>> begin Information supplied

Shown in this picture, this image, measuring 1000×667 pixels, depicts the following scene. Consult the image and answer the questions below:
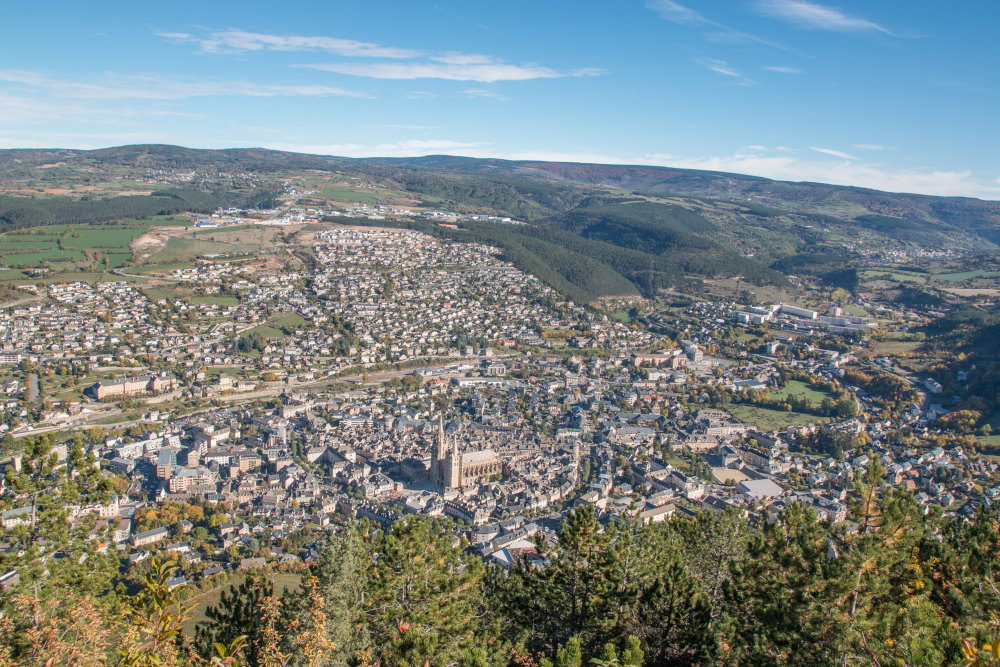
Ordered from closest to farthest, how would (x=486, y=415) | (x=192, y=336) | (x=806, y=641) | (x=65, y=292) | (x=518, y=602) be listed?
(x=806, y=641), (x=518, y=602), (x=486, y=415), (x=192, y=336), (x=65, y=292)

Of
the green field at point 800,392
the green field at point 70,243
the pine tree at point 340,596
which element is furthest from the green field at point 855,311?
the green field at point 70,243

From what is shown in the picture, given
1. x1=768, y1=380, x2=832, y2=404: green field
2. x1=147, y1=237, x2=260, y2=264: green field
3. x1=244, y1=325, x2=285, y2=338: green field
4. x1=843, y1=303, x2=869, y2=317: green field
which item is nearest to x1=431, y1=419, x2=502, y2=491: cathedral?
x1=768, y1=380, x2=832, y2=404: green field

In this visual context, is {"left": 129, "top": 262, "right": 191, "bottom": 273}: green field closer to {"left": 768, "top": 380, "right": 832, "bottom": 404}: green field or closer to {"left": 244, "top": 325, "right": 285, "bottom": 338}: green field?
{"left": 244, "top": 325, "right": 285, "bottom": 338}: green field

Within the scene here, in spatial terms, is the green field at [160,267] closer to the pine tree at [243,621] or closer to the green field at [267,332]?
the green field at [267,332]

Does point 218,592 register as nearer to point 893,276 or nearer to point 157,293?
point 157,293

>> end Information supplied

Given request → Reproduce everything from the line containing "Does point 218,592" down to the last of the lines, requests included, and shift every coordinate in the answers by -22.

Exercise result →
Does point 218,592 register as nearer to point 893,276 or nearer to point 157,293?
point 135,271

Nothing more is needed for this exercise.